This is part of a series of articles by Wright Lindsey Jennings’ labor and employment team examining key trends for employers and the workplace in 2018. The series was featured in Arkansas Business.
This year brought significant developments in laws that affect LGBT employees but, for the most part, the developments have raised more questions than they’ve answered.
In February, the Arkansas Supreme Court overturned a Fayetteville city ordinance broadening nondiscrimination protections to include sexual orientation and gender identity. The court ruled that the ordinance was invalid under a state statute that prohibits cities from adopting or enforcing ordinances prohibiting discrimination beyond types of discrimination already barred by state law. But the court did not decide whether the state law prohibiting local LGBT protections is constitutional.
The law that has been the cause of most uncertainty in regards to LGBT employee rights is Title VII of the Civil Rights Act of 1964. Title VII does not specifically mention sexual orientation or gender identity, and courts have been asked to decide whether the law’s ban on gender discrimination should be interpreted to include a ban on sexual orientation and gender identity discrimination.

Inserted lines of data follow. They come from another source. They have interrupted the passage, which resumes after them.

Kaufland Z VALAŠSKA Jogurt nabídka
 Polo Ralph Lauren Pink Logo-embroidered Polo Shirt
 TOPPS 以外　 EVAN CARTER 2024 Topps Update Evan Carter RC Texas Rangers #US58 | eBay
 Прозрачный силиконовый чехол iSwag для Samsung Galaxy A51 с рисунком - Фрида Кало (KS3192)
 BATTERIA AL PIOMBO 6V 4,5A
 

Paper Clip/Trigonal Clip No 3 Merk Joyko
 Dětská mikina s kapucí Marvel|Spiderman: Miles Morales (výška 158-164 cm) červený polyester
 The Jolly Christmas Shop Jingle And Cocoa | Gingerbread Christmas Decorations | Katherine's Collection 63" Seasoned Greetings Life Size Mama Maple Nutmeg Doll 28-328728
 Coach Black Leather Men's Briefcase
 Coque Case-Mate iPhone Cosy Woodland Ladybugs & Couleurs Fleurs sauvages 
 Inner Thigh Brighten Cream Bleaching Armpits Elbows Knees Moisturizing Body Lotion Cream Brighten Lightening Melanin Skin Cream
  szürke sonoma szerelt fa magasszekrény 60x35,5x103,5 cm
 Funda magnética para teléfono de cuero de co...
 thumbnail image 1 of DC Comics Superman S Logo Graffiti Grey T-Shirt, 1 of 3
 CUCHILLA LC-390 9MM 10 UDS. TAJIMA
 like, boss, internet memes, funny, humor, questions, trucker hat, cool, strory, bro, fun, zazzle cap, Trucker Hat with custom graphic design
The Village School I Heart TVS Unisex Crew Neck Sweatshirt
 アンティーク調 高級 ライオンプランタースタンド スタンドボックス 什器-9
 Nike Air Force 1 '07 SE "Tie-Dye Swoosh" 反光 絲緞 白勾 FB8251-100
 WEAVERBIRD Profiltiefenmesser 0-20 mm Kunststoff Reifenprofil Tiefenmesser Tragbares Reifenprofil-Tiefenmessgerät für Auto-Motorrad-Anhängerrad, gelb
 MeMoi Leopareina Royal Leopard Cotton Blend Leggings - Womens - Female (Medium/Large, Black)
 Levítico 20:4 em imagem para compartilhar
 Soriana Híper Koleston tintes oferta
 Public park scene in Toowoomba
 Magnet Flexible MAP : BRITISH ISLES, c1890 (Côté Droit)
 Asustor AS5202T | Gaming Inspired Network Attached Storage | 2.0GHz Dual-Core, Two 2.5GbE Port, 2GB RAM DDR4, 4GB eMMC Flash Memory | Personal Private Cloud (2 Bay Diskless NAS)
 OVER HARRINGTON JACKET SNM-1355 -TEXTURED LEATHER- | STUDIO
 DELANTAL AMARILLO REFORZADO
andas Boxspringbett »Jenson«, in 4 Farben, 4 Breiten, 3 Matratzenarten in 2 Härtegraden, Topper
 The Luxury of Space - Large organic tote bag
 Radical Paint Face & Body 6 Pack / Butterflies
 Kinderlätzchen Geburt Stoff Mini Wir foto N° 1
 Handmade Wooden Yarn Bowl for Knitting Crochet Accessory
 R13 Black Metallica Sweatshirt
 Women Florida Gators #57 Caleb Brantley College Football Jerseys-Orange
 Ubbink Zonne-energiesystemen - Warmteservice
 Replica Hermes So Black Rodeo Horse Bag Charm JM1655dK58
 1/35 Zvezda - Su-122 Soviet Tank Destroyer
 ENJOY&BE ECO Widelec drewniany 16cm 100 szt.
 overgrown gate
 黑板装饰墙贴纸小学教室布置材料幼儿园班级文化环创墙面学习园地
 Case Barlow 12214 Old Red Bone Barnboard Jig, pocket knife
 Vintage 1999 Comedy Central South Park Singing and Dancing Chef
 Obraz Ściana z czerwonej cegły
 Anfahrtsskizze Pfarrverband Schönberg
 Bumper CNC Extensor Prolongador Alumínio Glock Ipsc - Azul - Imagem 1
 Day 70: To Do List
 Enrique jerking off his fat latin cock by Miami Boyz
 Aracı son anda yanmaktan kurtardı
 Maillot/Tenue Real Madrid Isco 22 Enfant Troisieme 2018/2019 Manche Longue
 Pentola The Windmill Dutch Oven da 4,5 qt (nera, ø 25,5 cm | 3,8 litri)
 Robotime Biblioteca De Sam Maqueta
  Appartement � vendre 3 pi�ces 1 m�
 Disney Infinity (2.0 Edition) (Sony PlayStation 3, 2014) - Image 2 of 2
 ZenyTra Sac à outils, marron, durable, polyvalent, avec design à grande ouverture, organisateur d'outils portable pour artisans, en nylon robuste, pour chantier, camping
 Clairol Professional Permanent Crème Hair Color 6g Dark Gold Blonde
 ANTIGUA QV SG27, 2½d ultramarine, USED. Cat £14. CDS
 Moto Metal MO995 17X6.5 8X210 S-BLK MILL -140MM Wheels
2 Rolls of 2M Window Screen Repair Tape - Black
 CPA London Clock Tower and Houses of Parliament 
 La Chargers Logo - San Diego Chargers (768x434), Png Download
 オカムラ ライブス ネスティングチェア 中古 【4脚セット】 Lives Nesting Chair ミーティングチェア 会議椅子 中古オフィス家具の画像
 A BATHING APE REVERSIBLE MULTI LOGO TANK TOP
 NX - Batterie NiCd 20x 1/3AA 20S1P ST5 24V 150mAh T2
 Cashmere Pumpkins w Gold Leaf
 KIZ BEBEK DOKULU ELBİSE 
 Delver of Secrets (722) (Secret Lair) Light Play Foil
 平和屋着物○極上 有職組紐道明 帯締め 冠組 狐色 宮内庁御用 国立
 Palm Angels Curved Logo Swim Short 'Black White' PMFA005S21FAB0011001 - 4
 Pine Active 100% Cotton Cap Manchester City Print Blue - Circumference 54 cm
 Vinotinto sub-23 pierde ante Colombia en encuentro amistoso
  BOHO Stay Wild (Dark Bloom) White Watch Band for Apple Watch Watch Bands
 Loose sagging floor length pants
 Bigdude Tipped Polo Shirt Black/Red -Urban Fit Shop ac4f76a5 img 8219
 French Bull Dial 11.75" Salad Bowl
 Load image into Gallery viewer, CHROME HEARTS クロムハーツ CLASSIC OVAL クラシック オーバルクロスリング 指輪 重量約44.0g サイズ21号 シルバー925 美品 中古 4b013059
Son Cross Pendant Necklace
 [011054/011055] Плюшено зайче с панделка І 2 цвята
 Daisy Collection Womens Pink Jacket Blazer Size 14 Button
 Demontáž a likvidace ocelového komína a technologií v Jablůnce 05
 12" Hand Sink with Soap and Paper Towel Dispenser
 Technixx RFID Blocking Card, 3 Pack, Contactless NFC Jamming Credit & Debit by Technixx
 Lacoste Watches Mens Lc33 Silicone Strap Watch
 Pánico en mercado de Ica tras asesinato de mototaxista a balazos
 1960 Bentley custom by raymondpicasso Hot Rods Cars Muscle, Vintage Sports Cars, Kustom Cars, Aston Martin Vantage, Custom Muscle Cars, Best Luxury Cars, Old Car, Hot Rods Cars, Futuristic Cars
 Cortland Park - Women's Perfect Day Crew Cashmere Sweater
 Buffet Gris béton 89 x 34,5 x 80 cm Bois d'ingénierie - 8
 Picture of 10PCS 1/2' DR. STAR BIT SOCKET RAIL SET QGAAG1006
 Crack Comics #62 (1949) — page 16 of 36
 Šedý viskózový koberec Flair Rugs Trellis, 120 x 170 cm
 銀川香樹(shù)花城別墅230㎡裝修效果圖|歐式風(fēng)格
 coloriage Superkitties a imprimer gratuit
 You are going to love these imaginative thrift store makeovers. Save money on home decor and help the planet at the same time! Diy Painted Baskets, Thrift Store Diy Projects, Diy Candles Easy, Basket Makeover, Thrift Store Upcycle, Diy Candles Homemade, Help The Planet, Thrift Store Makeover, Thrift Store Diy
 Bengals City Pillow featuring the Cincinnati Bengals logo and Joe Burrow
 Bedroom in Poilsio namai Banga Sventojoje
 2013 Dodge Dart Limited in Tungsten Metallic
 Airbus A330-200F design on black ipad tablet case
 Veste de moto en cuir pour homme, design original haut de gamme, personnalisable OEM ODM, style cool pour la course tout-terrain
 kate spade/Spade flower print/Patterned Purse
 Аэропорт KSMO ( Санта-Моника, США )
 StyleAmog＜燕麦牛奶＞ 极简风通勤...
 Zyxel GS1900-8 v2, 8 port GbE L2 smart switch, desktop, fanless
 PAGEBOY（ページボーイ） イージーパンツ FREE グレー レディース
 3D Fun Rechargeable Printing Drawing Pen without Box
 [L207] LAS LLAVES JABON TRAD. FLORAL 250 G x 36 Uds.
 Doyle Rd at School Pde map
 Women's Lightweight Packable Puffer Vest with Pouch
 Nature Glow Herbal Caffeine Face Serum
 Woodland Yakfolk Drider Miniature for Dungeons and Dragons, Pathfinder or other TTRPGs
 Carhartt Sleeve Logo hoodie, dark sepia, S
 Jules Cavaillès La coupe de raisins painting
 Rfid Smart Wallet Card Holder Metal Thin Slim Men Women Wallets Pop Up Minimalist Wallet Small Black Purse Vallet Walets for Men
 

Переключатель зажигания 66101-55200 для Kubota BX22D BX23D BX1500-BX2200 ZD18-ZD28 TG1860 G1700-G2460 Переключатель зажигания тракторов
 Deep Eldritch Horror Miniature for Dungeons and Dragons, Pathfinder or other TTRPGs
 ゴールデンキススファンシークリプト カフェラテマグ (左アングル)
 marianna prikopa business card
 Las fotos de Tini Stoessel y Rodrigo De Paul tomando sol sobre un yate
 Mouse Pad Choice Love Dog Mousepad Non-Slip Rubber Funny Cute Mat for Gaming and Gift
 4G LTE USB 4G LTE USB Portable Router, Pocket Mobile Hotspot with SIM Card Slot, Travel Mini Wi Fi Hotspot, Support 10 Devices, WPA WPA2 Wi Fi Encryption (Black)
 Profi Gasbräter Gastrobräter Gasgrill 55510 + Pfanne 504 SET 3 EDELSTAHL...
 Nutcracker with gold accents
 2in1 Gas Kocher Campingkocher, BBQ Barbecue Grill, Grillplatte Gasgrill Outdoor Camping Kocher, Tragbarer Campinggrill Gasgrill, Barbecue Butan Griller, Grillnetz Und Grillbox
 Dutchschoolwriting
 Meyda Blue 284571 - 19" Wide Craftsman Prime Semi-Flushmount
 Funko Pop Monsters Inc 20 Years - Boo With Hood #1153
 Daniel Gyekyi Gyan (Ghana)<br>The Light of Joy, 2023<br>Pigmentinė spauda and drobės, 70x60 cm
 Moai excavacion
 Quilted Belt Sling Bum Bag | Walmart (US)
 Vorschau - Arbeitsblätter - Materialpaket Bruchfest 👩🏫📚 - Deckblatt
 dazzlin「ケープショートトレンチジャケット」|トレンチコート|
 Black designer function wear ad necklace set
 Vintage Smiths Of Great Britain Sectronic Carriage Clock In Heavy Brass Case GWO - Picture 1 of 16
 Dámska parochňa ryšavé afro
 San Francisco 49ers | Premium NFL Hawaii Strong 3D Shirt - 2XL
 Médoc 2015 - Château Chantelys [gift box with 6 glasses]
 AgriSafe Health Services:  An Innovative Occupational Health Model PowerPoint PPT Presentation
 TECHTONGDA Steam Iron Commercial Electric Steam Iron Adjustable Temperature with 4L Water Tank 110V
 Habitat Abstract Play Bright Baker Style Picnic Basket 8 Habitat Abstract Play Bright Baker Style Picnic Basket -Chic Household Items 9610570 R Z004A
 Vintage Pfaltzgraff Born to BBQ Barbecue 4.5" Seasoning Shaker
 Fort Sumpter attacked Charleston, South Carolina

In Terry v. Enterprise Holdings, a federal judge in Little Rock ruled that the plaintiff was not protected by Title VII for claims that she was discriminated against because she was a lesbian. Terry appealed the decision to the Eighth Circuit, with the Equal Employment Opportunity filing an amicus brief disagreeing with the lower court’s decision. Before the Eighth Circuit could make a ruling, the parties agreed to dismiss the suit in a settlement.
The same issue that was raised in Terry is working its way through other appellate courts.
In April, the Seventh Circuit Court of Appeals ruled that discrimination on the basis of sexual orientation is a form of sex discrimination under Title VII. On the other hand, the Eleventh Circuit Court of Appeals ruled in March that a security guard was not protected by Title VII after claiming she was targeted for harassment and effectively terminated from her hospital job for being a lesbian.
That case is currently before the U.S. Supreme Court on a writ of certiorari, and we await a decision on whether the court will hear the case. The Seventh and Eleventh Circuit’s disagreement about whether Title VII prohibits discrimination based on sexual orientation creates a circuit split that can only be resolved by the Supreme Court.
Among those anxious to see whether the Supreme Court will take up the issue is diverse group of businesses. Seventy-six businesses — including Apple, Facebook, Google, Uber, Microsoft and Starbucks — signed off on an amicus brief, urging the Supreme Court to review the Eleventh Circuit case and find that Title VII prohibits sexual orientation and gender identity discrimination.
The amicus brief observed that the current circuit split “has wide-ranging, negative consequences for businesses, their employees, and the U.S. economy.” A notable quote from the amicus brief:
“Laws are perhaps the strongest of social structures that uphold and enforce stigma, and excluding a class of persons from legal protections sends a strong message in the workplace. Excluding sexual orientation from sex discrimination protections has a stigmatizing effect on LGBT employees, resulting in negative consequences for employee health and productivity.”
Consistent with this position, 89 percent of Fortune 100 companies have policies that include sexual orientation, and 66 percent of them have non-discrimination policies that include gender identity and expression, according to the Human Rights Campaign.
Federal Agencies in Conflict
In an unusual development this year, two federal agencies are now at odds over whether Title VII protects LGBT workers. Speaking for the Department of Justice, Attorney General Jeff Sessions sent a letter to all U.S. attorneys and the heads of all federal agencies stating that Title VII “does not prohibit discrimination based on gender identity per se, including transgender status.”
The DOJ’s new stance is contrary to the position of the EEOC, another executive agency. According to the EEOC’s most recent Strategic Enforcement Plan, anti-discrimination protection for LGBT employees continues to be an EEOC enforcement priority through 2021. Therefore, notwithstanding the DOJ’s position, the EEOC continues to file Title VII cases against employers alleged to have discriminated on the basis of sexual orientation and gender identity.
In November, an Oklahoma jury awarded more than $1 million to a professor who alleged she was denied tenure after announcing that she was transitioning from male to female and then retaliated against for complaining of discrimination.
The case was initially filed by the DOJ under the Obama administration, but the DOJ withdrew before trial due to the agency’s shifting position on the applicability of Title VII to claims of transgender discrimination. Interestingly, the trial judge in Oklahoma had previously found that the professor’s claim could proceed as a claim for gender discrimination because she alleged she suffered discrimination based on gender-nonconformity. The Eight Circuit Court of Appeals has also recognized such “sex stereotyping” claims as actionable under Title VII, so a case like the Oklahoma case could proceed in Arkansas even under current law.
With all these conflicting decisions and positions, we expect to see significant decisions affecting LGBT employee rights over the next few years.